— BEGIN Text passage —

Most likely to travel with: Solo
Most likely to travel to: Latin America
Hi Emily! When did you start traveling? What was the initial appeal of escaping the UK?
I’ve always had a fascination with travel! I think it stems from being a massive fan of adventure novels when I was younger – travel seemed like the “real life” version of an adventure for me. I didn’t start travelling on big, long-term trips until my mid-twenties though. I spent a few years saving up (and paying off my uni debts), then booked a five-month long trip around South America with my then-boyfriend.
I was in a job I hated, living in London which I found way too stressful, and all I could think about was escaping! Once we left, I never looked back.
How has your blog evolved? And at what point did you realise you could turn your blog into a business?
It all happened organically, and kind of accidentally. I started my blog before I moved to London, and I used to just write about my holidays or about past trips. I used to sit at work writing blog posts in secret!
It was on the first long backpacking trip that I realised I could make it “full time” if I pushed hard – I was making a little bit of money at the time, and I realised I was almost earning enough to cancel out what we were spending. When we got back, my ex and I did housesitting for a few months so we didn’t have to pay rent, and I worked flat-out on the blog trying to build it up into a sustainable income. It didn’t happen overnight, though; it took a year of housesitting and living with my ex’s parents for free before I was earning the same as my old (very average) monthly salary.
What area of the world excites you the most? And what have you taken from different cultures/countries?
Latin America is still my favourite part of the world. I think it has a lot to do with the fact that it was my first “proper” travelling experience, but it’s also the continent itself. It has everything; mountains, jungles, canyons, beaches, hiking, adventure, culture, food... there’s so much variety.
My biggest takeaway from almost every culture I’ve visited is that, generally, most people are kind and loving. People are always surprising me with offers for help and sincere generosity – and it blows me away time and again. Whether it’s some complete strangers asking me to sit with them in a restaurant so I don’t have to eat alone, or someone walking me to the bus station when I’m completely lost, time and again people prove to me that the world is a wonderful, kind, place. And despite all our differences, we humans are all, essentially, the same.

— END Text passage —
— BEGIN Source data —

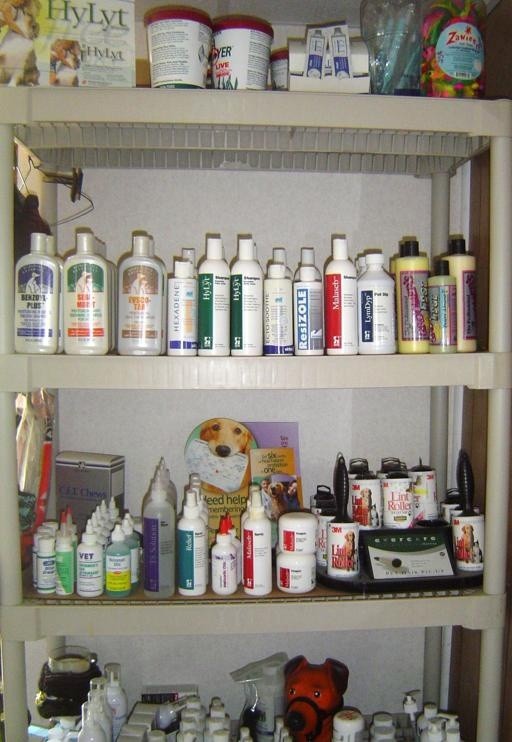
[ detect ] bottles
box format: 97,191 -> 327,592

— END Source data —

*Written problem 1*. According to the travel interview, what did Emily spend a few years doing before booking the first long trip?
*Written problem 2*. Please pick up the travel interview with Emily after its final sentence and continue it.
The data comes from a different source than the interview.

*Result 1*. Saving up and paying off university debts.

*Result 2*.
What are your main tips for solo travel? Is it more of a practical shift or a question of mindset?
I think it’s a little of both. You definitely have to shift your mindset and be willing to complete rely on yourself. It’s hard when you’re the one making all the decisions - and all the mistakes! You also have to be open to new experiences and new people, and to saying yes when you might normally say no.
But there is also a practical side to solo travel, because again you’re relying on yourself. My top tip is to get a local sim card in each destination, so you always have access to the internet, as well as the ability to call the local emergency services if you need them! It also means you can use Google maps, and Uber/Grab to order secure taxis, and you can generally be a bit more independent. But don’t spend too much time online or chatting to people at home – immerse yourself in the trip! Another tip is to always tell someone back home where you are and where you’re going next. If nothing else, it helps stop your family and friends worrying about you!
Finally, my biggest tip would be to go for it! When people are giving lots of practical advice, and you’re reading all the things you need to watch out for, it’s easy to start thinking that the world is this big scary place where solo travel is nearly impossible. It’s not! I’ve had so many wonderful, amazing experiences that completely outweigh the tiny handful of negative ones.
Where would you recommend someone go if they were on a budget?
A lot of Asian countries are great for budget travellers. Especially South East Asia, like Thailand, Cambodia, and Vietnam. Some travellers will tell you those destinations aren’t as “cheap” as they used to be, but compared with European prices they are definitely very affordable – the dollar or the pound will go a long way there.
What advice do you have for someone wanting to become a travel writer? Any useful techy tools?
This might sound obvious, but WRITE! Write something every day, even if you don’t share it anywhere. You need to practice, and find your “voice”. You also need to find out if the actual act of writing every day is for you – this can be a pretty intense job sometimes, so if you don’t actually like writing it’s best to realise that early on! You should also read a lot – read everything, especially travel articles and books, but also fiction, history books, everything. It’s good to expand your vocabulary and start seeing new styles of writing.
For techy tools I love Grammarly – it picks up a lot more typos then my standard spellchecker and helps keep me coherent! If you want to be a travel blogger, the Yoast SEO tool is super helpful for copyrighting decent, search engine optimised articles. Writing for the web is very different to writing for print, so be sure to read up on SEO and things like that.
Lastly, what were your summer plans?
I actually had quite a chilled-out summer! I wanted to stay at home and make the most of the UK for a few weeks before my next trip. I rarely spend more than a couple of weeks at home so it was nice to have some time to enjoy the great British summer!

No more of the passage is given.